You sit with a group that you belong to. Or maybe a cult you follow together, maybe part of the success coterie and they are all very nice people. Well dressed, perfumed and oh-so-much-love between one another, you know, just like how everyone in Bollywood are besties and get along?
So, as the evening progresses, the vodka, the whiskey, the wine is flowing like nectar.
Now each of them there need to feel nice about themselves. That’s why we party– to unwind and talk about ourselves, to fan our insecurities and pass them off as confidence. Here the richest one has the loudest opinion. Sometimes, next in the queue, the most intelligent one also holds forth, beating you senseless with fancy English, the latest book release, the next merger, the next political upheaval. I stuff my face with cheese in such situations. Pro tip: It’s pretty hard to get intimidated by anything when you’re stuffing your face with cheese.
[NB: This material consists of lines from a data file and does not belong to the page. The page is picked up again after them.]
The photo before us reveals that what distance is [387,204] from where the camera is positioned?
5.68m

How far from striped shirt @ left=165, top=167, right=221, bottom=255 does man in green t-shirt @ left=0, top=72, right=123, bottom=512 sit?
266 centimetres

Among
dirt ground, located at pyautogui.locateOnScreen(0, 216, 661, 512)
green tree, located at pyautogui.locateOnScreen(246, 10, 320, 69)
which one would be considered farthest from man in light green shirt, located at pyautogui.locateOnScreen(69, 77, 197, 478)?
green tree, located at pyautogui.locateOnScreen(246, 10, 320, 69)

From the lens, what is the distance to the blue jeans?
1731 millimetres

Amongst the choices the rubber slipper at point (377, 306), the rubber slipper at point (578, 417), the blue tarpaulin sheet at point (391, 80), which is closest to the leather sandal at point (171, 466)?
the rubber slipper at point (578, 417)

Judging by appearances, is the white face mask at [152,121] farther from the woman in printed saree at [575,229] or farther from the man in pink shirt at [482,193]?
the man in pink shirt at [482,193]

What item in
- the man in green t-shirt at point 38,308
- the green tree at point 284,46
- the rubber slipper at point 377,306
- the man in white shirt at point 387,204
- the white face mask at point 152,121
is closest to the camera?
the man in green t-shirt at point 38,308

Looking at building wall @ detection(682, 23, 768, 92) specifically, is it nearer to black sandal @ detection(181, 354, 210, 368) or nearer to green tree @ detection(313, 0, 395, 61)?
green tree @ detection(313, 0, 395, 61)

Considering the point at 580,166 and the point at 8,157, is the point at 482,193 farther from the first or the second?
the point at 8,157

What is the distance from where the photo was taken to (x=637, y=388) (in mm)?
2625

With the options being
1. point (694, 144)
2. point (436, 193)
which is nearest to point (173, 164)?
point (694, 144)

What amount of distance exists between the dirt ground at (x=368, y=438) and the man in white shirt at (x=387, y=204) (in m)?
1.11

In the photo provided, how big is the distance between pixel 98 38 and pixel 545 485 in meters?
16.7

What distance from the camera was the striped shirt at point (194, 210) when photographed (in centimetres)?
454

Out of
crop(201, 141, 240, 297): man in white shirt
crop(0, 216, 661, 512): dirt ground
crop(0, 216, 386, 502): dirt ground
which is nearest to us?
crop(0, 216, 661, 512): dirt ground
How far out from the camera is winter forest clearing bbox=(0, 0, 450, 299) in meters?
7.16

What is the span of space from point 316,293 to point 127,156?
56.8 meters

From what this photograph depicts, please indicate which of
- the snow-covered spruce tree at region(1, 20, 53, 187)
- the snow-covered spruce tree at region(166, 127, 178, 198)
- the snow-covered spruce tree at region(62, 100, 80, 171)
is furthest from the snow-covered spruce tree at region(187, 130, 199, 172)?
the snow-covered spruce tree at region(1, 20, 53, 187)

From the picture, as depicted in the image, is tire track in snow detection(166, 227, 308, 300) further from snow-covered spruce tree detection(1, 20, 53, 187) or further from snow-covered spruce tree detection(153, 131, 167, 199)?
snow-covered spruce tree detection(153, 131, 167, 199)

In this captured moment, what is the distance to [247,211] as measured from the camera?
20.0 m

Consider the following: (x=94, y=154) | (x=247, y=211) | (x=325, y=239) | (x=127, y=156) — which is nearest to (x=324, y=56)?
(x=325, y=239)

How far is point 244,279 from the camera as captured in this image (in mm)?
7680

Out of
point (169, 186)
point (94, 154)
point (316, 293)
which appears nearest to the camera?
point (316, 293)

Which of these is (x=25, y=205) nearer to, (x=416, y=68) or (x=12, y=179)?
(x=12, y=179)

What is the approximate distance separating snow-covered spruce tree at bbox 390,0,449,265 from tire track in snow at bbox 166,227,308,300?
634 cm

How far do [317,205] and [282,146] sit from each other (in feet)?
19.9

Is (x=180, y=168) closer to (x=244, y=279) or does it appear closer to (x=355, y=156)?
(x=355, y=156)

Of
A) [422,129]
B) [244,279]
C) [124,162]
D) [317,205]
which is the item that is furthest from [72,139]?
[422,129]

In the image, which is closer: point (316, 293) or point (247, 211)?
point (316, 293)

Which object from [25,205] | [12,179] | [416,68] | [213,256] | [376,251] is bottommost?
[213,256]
Now they might start off with lofty topics like secularism, greek philosophy and human trafficking, but in half an hour they’re talking about all the awful people they know. Their “friends”, frenemies and adversaries doing immoral things and perhaps failing at some part of their lives.
No one can see the other person cringe inside when someone goes too far or touches a nerve, as they inevitably do at some point. It’s lucky we’re all sitting under the glow of the candle light, where we look pretty, the blemishes on our faces are hidden and shadows occasionally fall in sexy ways upon our expressions.
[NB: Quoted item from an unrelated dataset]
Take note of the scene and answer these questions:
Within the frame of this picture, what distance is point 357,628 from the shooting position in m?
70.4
But imagine if the world had no Salman Khan, no Kangana Ranaut, no Arnab Goswami, no bitch who ratted on her husbands pristine reputation and broke down dramatically, imagine if someone didn’t fail, didn’t ever cheat on their spouses and was always honest. How on earth would we know we are good people?
So it’s extremely important to have a few enemies in life. Some haters. You hate them and they hate you and you can discuss till the wee hours about how you wouldn’t do such an awful thing. Alternatively, you can keep it to yourself and really stew in it for a bit.
But I am awful, I imagine a yacht with six tall Turkish men, lots of booze and sunlight, like the female version of DiCaprio on vacation. But I also want to crawl into the bed stand in your room, when the lights are off and you are alone.. and stick with me here.. I want to just watch your expressions? What does your face look like when you’re no longer pretending?
I’m intensely curious about honesty. I think people lie to themselves that they don’t like having enemies and don’t like being a little materialistic and that those things in the right amounts may actually be good for you.
Don’t you actually want that great holiday? Lookers in your life? Wanting the trip by the sea and the perfect designer mask too? Yet call out the idiot who got caught for being honest or wrong? What is that feeling of proving a hater wrong, or self-actualizing by having a frenemy you use as a yardstick for how not to be? Is that actually pleasure or guilt you feel, or some emotion or need we haven’t come to terms with yet? I don’t think guilt, pleasure, fear, competition or even Schadenfreude capture the essence of it well enough.
I think it needs a new word: phonymony.
What I do know, is that as far as I am concerned, I just love those enemies who once made me feel lesser because it helps me feel noble about myself. Occasionally, I too experience that rarer, more spiritual version of this, where a strong enemy shows you you’re on the right life path. So, bring it on, haters! You make life worth living!